Los dos eran alumnos de la Facultad de Derecho de la Universidad Central de Venezuela. Leoni era presidente de la Federación de Estudiantes que organizó la celebración que terminó convirtiéndose en una manifestación política de protesta. Betancourt, el exaltado orador de la jornada, se dio a conocer junto con Jóvito Villalba en aquellos días. Todos acabaron presos en el Castillo Libertador de Puerto Cabello y al salir en libertad se involucraron en el alzamiento militar del 7 de abril de ese mismo año.
Leoni y Betancourt se arreglaron para evadir un nuevo carcelazo y exiliarse por primera vez. Se involucraron en otro fallido intento insurreccional, la expedición del Falke, liderada por Román Delgado Chalbaud (agosto 1929).

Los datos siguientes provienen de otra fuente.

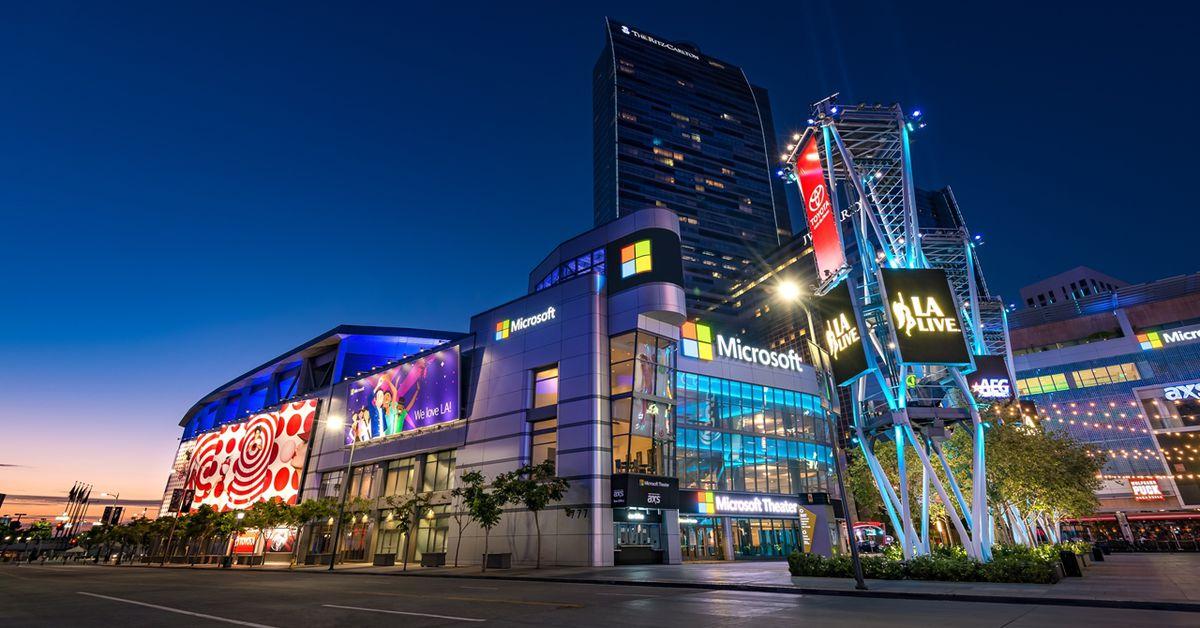 Microsoft announces big change to its Xbox E3 plans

De ese fracaso sacaron una conclusión que a la larga sería fundamental para ellos y para el país: la lucha en la que se habían embarcado era de largo plazo, no se trataba de cambiar a un caudillo por otro.
De haberse dedicado a culminar sus estudios de Derecho y luego al ejercicio profesional, es bastante probable que les hubiera ido muy bien en lo personal el resto de sus vidas. Sin expulsiones, cárceles ni sobresaltos. Pero uno se imagina que a esas alturas ya eran prisioneros de la pasión que más nunca los abandonaría.
De aquel primer destierro (1928-1936) quedarían montones de cartas, reflexiones, el sueño comunista del que tempranamente se desilusionaron (afortunadamente eran muy jóvenes), la pelea con la vieja oposición antigomescista y el inicio de las disputas doctrinales con el grupo pro soviético, entre los que se encontraba Miguel Otero Silva, otro compañero de generación.
Los dos personajes mantendrían una sociedad inalterable por décadas. Algo no muy común en la política venezolana, tan dada a los desencuentros y peleas entre amigos.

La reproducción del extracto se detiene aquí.